Example 2 - OPC to Public: PQR (OPC) Ltd. wishes to convert into a Public company. It must increase members to at least 7 and directors to at least 3, then pass alteration resolutions, file the application, and obtain a fresh COI.

⚠️ Common exam mistakes

  • Using wrong thresholds — the minimum members for OPC → Private is 2 (not 7), and for OPC → Public is 7.
  • Forgetting that fresh COI is issued — the company gets a NEW certificate after conversion.
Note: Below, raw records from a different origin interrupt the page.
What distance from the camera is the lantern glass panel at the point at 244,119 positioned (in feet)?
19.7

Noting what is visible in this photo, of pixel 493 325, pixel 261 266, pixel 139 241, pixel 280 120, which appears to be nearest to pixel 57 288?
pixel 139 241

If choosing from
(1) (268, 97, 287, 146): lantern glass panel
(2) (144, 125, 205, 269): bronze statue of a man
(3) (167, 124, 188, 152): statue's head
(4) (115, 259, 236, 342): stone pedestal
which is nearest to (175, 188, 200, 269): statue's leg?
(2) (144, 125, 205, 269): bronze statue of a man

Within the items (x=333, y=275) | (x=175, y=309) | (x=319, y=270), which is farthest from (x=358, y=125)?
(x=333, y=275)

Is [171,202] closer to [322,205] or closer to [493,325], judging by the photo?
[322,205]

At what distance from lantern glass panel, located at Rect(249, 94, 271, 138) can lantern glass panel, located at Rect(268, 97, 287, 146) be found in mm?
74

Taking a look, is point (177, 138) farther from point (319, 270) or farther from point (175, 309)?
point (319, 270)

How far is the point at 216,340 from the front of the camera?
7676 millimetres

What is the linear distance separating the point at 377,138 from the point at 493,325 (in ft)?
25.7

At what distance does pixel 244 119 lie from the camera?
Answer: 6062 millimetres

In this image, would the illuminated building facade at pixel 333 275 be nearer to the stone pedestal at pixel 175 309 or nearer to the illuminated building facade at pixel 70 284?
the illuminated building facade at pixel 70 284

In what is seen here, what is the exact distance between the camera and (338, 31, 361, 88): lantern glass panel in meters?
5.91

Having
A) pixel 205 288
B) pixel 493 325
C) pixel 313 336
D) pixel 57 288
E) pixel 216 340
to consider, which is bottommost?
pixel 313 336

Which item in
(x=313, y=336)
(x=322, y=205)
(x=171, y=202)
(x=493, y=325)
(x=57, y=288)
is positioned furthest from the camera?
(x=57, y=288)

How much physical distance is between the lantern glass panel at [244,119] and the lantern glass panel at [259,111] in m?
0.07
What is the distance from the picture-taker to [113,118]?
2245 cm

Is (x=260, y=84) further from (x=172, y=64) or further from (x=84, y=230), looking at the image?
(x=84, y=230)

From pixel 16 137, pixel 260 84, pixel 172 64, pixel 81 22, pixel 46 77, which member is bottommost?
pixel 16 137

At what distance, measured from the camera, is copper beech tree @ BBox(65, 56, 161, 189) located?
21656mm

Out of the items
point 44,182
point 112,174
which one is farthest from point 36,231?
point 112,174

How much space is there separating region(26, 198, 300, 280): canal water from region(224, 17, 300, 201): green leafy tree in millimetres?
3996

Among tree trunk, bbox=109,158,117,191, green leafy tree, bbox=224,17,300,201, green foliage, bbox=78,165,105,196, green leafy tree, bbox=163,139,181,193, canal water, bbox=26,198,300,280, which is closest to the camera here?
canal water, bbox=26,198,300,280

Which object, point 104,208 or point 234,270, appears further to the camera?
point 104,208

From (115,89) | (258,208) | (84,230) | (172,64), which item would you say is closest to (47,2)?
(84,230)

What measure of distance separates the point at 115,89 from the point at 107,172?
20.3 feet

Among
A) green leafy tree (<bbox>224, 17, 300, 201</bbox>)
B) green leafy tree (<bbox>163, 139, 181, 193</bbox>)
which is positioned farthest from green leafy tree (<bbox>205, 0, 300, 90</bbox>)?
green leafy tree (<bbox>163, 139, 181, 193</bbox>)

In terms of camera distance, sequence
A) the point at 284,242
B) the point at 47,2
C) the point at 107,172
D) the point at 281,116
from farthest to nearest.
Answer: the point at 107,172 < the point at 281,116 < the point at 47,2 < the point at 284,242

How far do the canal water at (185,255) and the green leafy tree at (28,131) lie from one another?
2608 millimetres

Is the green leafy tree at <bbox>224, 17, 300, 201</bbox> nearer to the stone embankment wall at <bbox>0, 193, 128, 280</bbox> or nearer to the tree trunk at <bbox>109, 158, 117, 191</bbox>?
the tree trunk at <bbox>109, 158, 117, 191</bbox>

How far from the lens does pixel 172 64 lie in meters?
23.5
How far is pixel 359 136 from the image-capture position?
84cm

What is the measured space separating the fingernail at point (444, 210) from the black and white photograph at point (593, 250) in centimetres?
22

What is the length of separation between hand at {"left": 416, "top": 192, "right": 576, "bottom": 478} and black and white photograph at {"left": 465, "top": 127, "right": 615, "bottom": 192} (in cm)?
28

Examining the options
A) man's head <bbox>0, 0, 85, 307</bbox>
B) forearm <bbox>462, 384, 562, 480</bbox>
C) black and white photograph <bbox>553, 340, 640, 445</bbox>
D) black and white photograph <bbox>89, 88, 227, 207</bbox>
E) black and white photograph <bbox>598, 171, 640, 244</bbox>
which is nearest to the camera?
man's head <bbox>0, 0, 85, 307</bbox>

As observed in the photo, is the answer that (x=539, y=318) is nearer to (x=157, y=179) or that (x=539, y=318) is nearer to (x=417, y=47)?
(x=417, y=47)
  • Skipping the resolution for alteration of MOA and AOA — both documents must be altered to reflect the new class.
  • Confusing OPC voluntary conversion (Section 18) with mandatory conversion triggers (paid-up capital/turnover thresholds under earlier rules — which have now been relaxed).
Bare-Act text Section 18 · Companies Act, 2013 · click to expand
A company of any class registered under this Act may convert itself as a company of other class under this Act by alteration of memorandum and articles of the company in accordance with the provisions of this Chapter. The Registrar shall, on an application made by the company, after satisfying himself that the provisions of this Chapter applicable for registration of companies have been complied with, close the former registration of the company and after registering the documents referred to in sub-section (1), issue a certificate of incorporation in the same manner as its first registration.